Introducing Sophie in her adult distractibility and distress and then going backward to show her family’s life in prewar Europe is a rewarding strategy. What could have seemed like a clever but shallow way to do some Freudian searching is much richer, a kind of historical novella within the novel, amplifying Sophie’s character and offering a detailed view of the world that made her. “Her sense of the matter was that things were generally hopeless and that there was no place for her anywhere,” Taubes writes of the adult Sophie. “The world in which she would have wanted to live had ended — before Hiroshima, before Auschwitz.”
In Budapest, we see Sophie’s family gathering to celebrate Passover despite none of them being particularly religious. “Religion was something old and shabby; it was a dusty ugly piece of furniture you were ashamed to have in your own house, even in the back room, but you couldn’t get rid of it any more than you could get rid of Grandmother.” We sit alongside relatives swapping family lore, like the story of the aunt who “escaped from Budapest at the time when they were shooting down all the communists, leaping on a moving train in her nightgown.”

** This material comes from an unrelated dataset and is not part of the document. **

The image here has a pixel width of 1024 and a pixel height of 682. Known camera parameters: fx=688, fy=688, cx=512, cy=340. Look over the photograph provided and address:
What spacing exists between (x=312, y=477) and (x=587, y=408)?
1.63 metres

Sophie’s relationships with her parents are beautifully drawn, most impressively in a pair of consecutive scenes recalling her childhood. In the first, her father makes her laugh with his impressions of people, including his patients. “Why did people really come to him, she asked; what was the matter with them, what did he do for them,” Taubes writes. “She listened very carefully so she could avoid this happening to her.” Then her father relates a series of anecdotes characterizing various people he’s treated.
In the following scene, Sophie interrupts her mother reading and the two have a tense conversation, its full emotional contours only partly understood by Sophie. “Do you know why you don’t love me?” her mother asks.
“To say something to stop her mother from continuing, Sophie said, ‘Because you’re always away.’ Now she was angry at herself. She heard that from others. She had no right to say it to her mother. She was glad when her mother was away.”
In one of the heavier-handed moments, Sophie tersely says to a therapist: “I must repeat my mother’s life.” From the start, Sophie’s lifelong love of travel is presented as part free-spiritedness and part coping mechanism, a way to deal with the “oppressive, superfluous” nature of time.
Time and history, as experienced both personally and collectively, are just two of the big ideas this novel leaves a reader pondering. Aptly, given all the psychoanalysis, “Divorcing” is also rife with thoughts about dreams: recounted dreams, dreamlike imagery, the uncertain blurring of dream and reality. Packing for one trip while remembering another, Sophie feels that it’s “disconcerting how the urgencies of dream and waking life correspond. At home in neither. The one who got up no more myself than the one dreaming.”